The Proposed Regulations do not provide guidance as to what the Preparer or advisor reasonably should have known. The general rule as to what constitutes a substantial portion of a return is rather vague. Proposed Regulations provide that determination factors include, but are not limited to, the size and complexity of the item relative to the taxpayer's gross income and the size of the understatement attributable to the item compared to the taxpayer's reported tax liability.[23] The Notice states "determination as to whether a person has prepared a substantial portion of a tax return ... will depend on the relative size of the deficiency attributable to the schedule, entry, or other portion."[24]

With respect to a Non-signing Preparer, if the schedule, entry or other portion of the return or claim for refund involves amounts of gross income or deductions less than (1) $10,000 or (2) less than $400,000 and also less than 20 percent of the gross income (for an individual, adjusted gross income) as shown on the return, such schedule, entry or other portion is not considered to be a substantial portion.[25] There is no safe-harbor or deminimus rule for the Signing Preparer in the Proposed Regulations!

As with any safe-harbor, the question arises: will this develop into a negative inference on the part of revenue agents that if the amount involved is greater than (i) $10,000 or (ii) $400,000 and less than 20 percent of the relevant income, such amount is automatically substantial?

■ **Information supplied**:
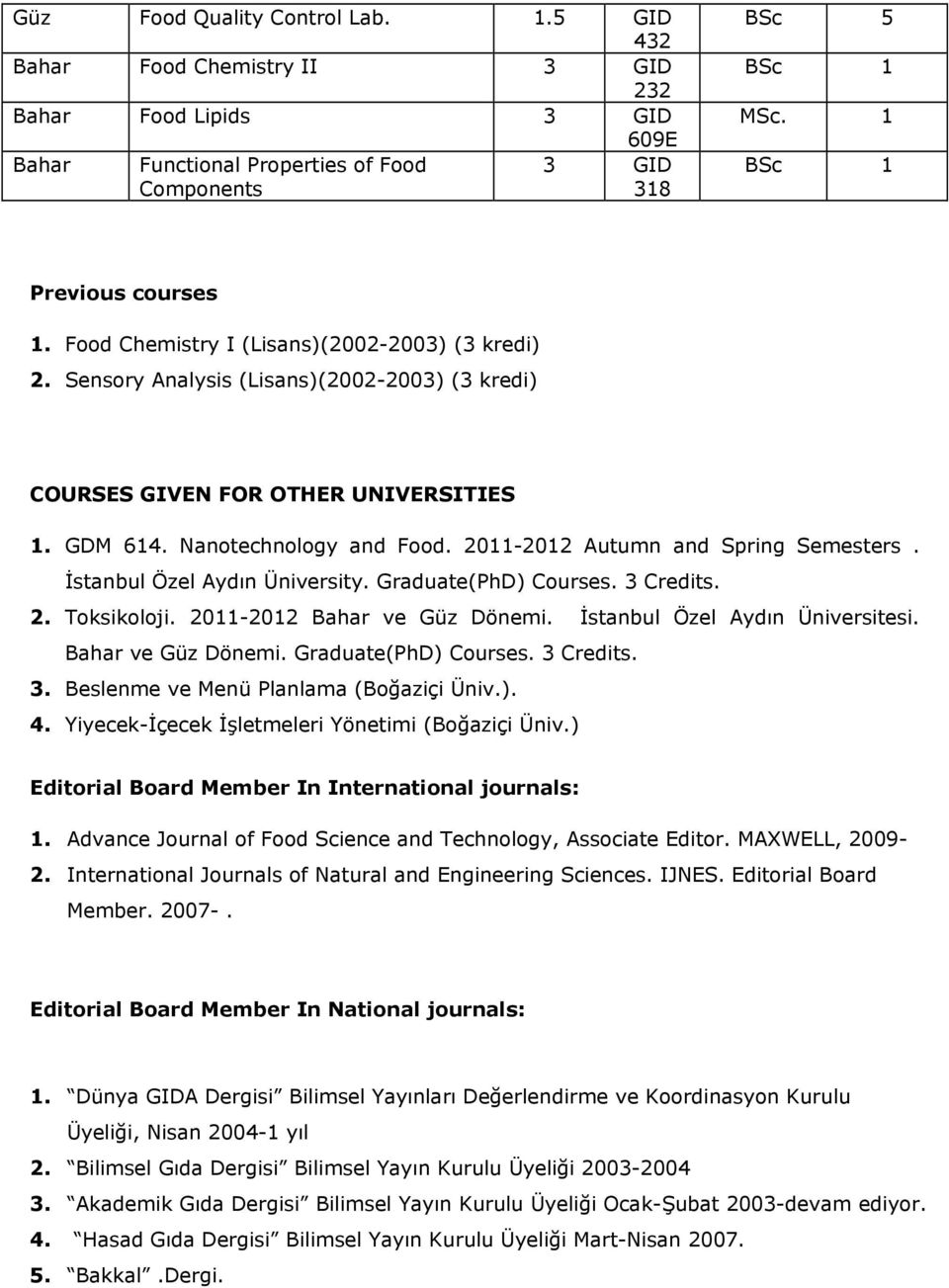 2011-2012 Autumn and Spring Semesters. İstanbul Özel Aydın Üniversity. Graduate(PhD) Courses. 3 Credits. 2. Toksikoloji. 2011-2012 Bahar ve Güz Dönemi. İstanbul Özel Aydın Üniversitesi.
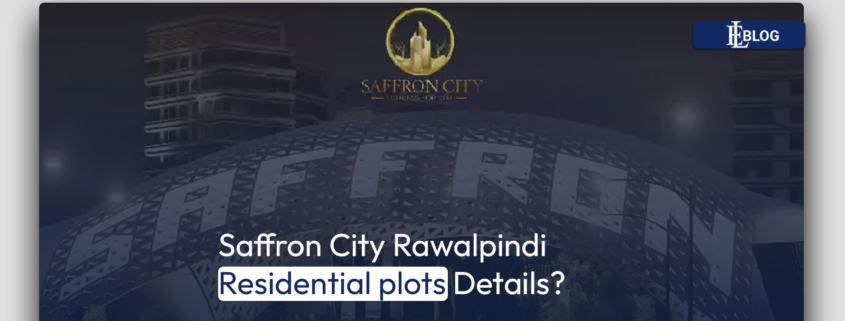 Saffron City Rawalpindi Residential plots Details?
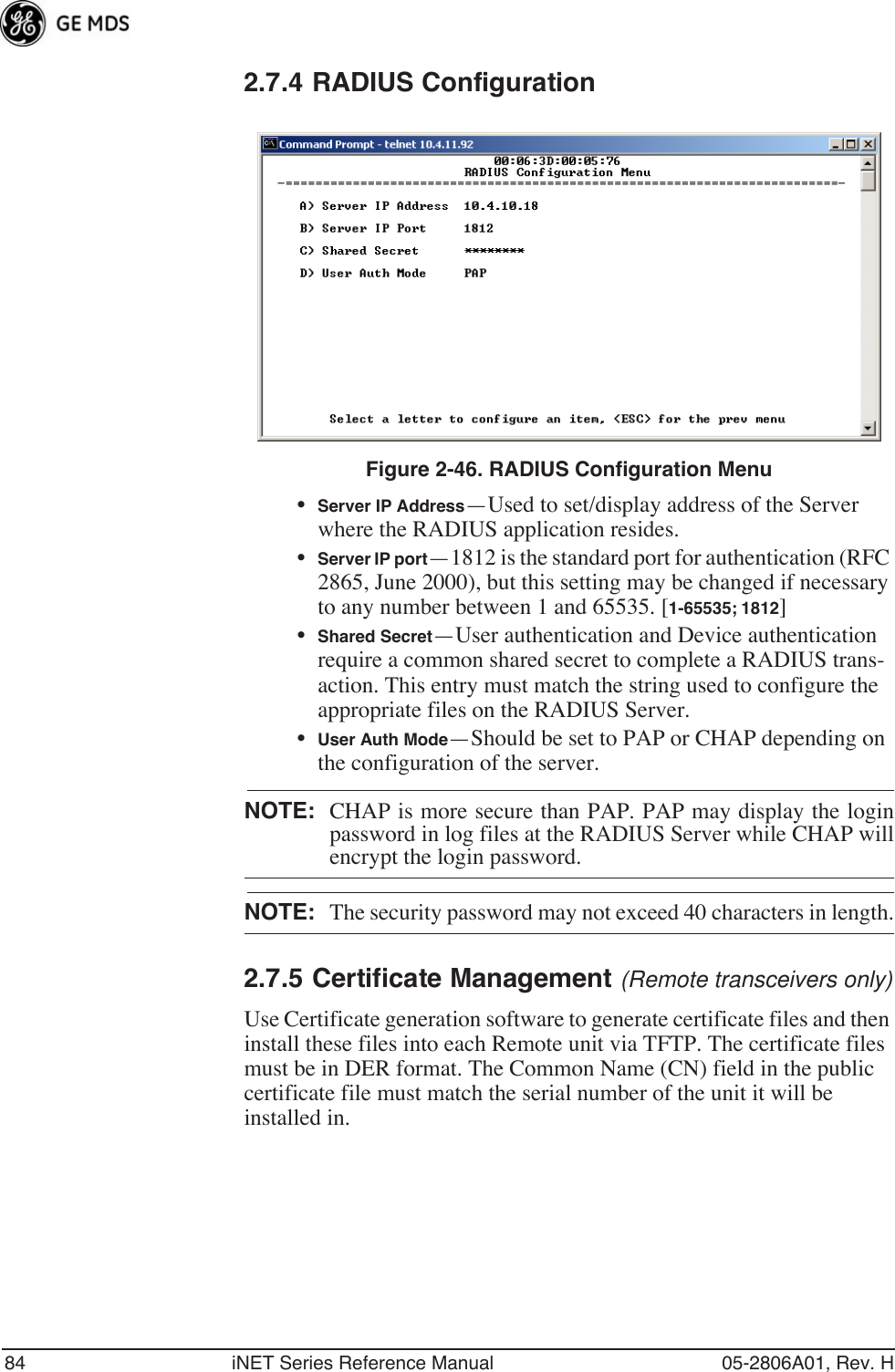 84 iNET Series Reference Manual 05-2806A01, Rev. H2.7.4 RADIUS ConfigurationInvisible place holderFigure 2-46. RADIUS Configuration Menu•Server IP Address—Used to set/display address of the Server where the RADIUS application resides. •Server IP port—1812 is the standard port for authentication (RFC 2865, June 2000), but this setting may be changed if necessary to any number between 1 and 65535. [1-65535; 1812]•Shared Secret—User authentication and Device authentication require a common shared secret to complete a RADIUS trans-action. This entry must match the string used to configure the appropriate files on the RADIUS Server.•User Auth Mode—Should be set to PAP or CHAP depending on the configuration of the server.NOTE: CHAP is more secure than PAP. PAP may display the loginpassword in log files at the RADIUS Server while CHAP willencrypt the login password.NOTE: The security password may not exceed 40 characters in length.2.7.5 Certificate Management (Remote transceivers only)Use Certificate generation software to generate certificate files and then install these files into each Remote unit via TFTP. The certificate files must be in DER format. The Common Name (CN) field in the public certificate file must match the serial number of the unit it will be installed in.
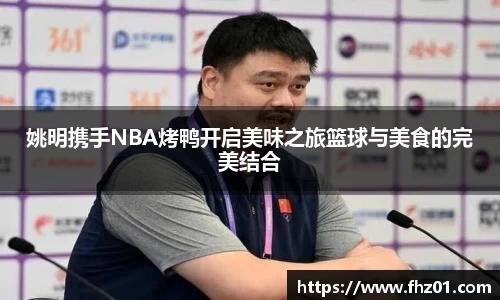 姚明携手NBA烤鸭开启美味之旅篮球与美食的完美结合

■ **Using the information**:
1: Reproduce a section of the passage on tax return preparers. Begin at the words "With respect to" and stop after "is automatically substantial?".
2: Carry the passage on tax return preparers forward from its last sentence.
The data plays no part here.

■ **Exercise results**:
1:
With respect to a Non-signing Preparer, if the schedule, entry or other portion of the return or claim for refund involves amounts of gross income or deductions less than (1) $10,000 or (2) less than $400,000 and also less than 20 percent of the gross income (for an individual, adjusted gross income) as shown on the return, such schedule, entry or other portion is not considered to be a substantial portion.[25] There is no safe-harbor or deminimus rule for the Signing Preparer in the Proposed Regulations!

As with any safe-harbor, the question arises: will this develop into a negative inference on the part of revenue agents that if the amount involved is greater than (i) $10,000 or (ii) $400,000 and less than 20 percent of the relevant income, such amount is automatically substantial?

2:
Pure Advisors often do not know what the client's tax return will contain. It is extremely difficult if not impossible to know the relative size of the potential impact of advice upon the taxpayer's return when the attorney does not know what else is in the client's return and may not even know the dollar amounts applicable to the matters on which he or she is giving post-transaction advice. In March of 2008, Michael Desmond, the then Tax Legislative Counsel, acknowledged that the draftsmen working on the regulations were struggling with "substantial portion" and that Preparers should be on notice when they might be subject to penalties.[26] Does the Proposed Regulations' concept that the amount involved may be over $10,000 and/or over $400,000 serve to put the Pure Advisor on notice that he or she may be subject to penalty?

The Pure Advisor attorney rendering advice to a pass-through entity may be an Indirect Preparer[27] since the pass-through entity will in turn issue K-1s to its owners who will incorporate the information on the K-1 directly in each owner's tax return. The Indirect Preparer will be considered to be the Preparer of each partner's return if the entry or entries reported on the partnership return are directly reflected on the partner's return and constitute a substantial portion of such return.[28] In this case, the attorney may not even know who the taxpayer partners are, much less whether the taxpayer's portion of the pass-through entity will have a significant impact on the taxpayer's return.

The Notice provides information returns listed on Exhibit 2 thereof will subject the preparer to  §6694(a) penalties if the information reported constitutes a substantial portion of another taxpayer's return.[29] The Notice provides that documents listed in Exhibit 3 thereof (such as Forms W-2, 1099, 990) will not subject the preparer to  §6694(a) penalty but can give rise to a  §6694(b) penalty.[30] Presumably, the Exhibits to the Notice, as amended, will be carried over in the guidance to be issued when the Proposed Regulations are finalized.

For purposes of providing the requisite disclosure for penalty avoidance, in most cases, the Pure Advisor should presume the advice impacts a substantial portion of a return.

4. For compensation. This element is easy to understand and will almost always be present for an attorney giving tax advice.[31] As discussed later herein, the amount of compensation on which the penalty may be computed may be difficult to determine when an engagement involved several services and/or multiple positions.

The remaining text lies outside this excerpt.